### MATERIAL FOR THIS EXERCISE ###

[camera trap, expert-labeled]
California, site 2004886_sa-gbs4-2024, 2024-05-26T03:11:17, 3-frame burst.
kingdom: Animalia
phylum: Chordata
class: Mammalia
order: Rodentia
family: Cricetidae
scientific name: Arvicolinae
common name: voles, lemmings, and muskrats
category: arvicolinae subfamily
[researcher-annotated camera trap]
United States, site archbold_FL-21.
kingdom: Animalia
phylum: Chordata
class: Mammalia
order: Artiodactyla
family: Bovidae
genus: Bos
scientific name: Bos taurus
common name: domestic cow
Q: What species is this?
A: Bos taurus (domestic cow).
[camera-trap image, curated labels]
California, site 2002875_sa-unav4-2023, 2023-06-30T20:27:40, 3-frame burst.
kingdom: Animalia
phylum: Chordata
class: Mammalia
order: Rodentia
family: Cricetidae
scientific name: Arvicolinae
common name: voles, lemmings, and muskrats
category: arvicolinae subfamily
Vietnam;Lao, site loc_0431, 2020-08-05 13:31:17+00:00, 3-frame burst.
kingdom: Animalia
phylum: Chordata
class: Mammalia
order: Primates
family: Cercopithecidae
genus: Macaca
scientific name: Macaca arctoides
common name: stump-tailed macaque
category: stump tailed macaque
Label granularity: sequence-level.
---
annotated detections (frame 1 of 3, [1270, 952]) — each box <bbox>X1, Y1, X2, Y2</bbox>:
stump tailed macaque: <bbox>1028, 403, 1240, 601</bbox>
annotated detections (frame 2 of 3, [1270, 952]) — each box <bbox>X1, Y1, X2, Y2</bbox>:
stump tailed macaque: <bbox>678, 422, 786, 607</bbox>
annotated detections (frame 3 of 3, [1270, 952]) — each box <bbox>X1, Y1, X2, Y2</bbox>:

###

The answer must consist of every line above that contains the word "scientific".

**RESPONSE**
scientific name: Arvicolinae
scientific name: Bos taurus
scientific name: Arvicolinae
scientific name: Macaca arctoides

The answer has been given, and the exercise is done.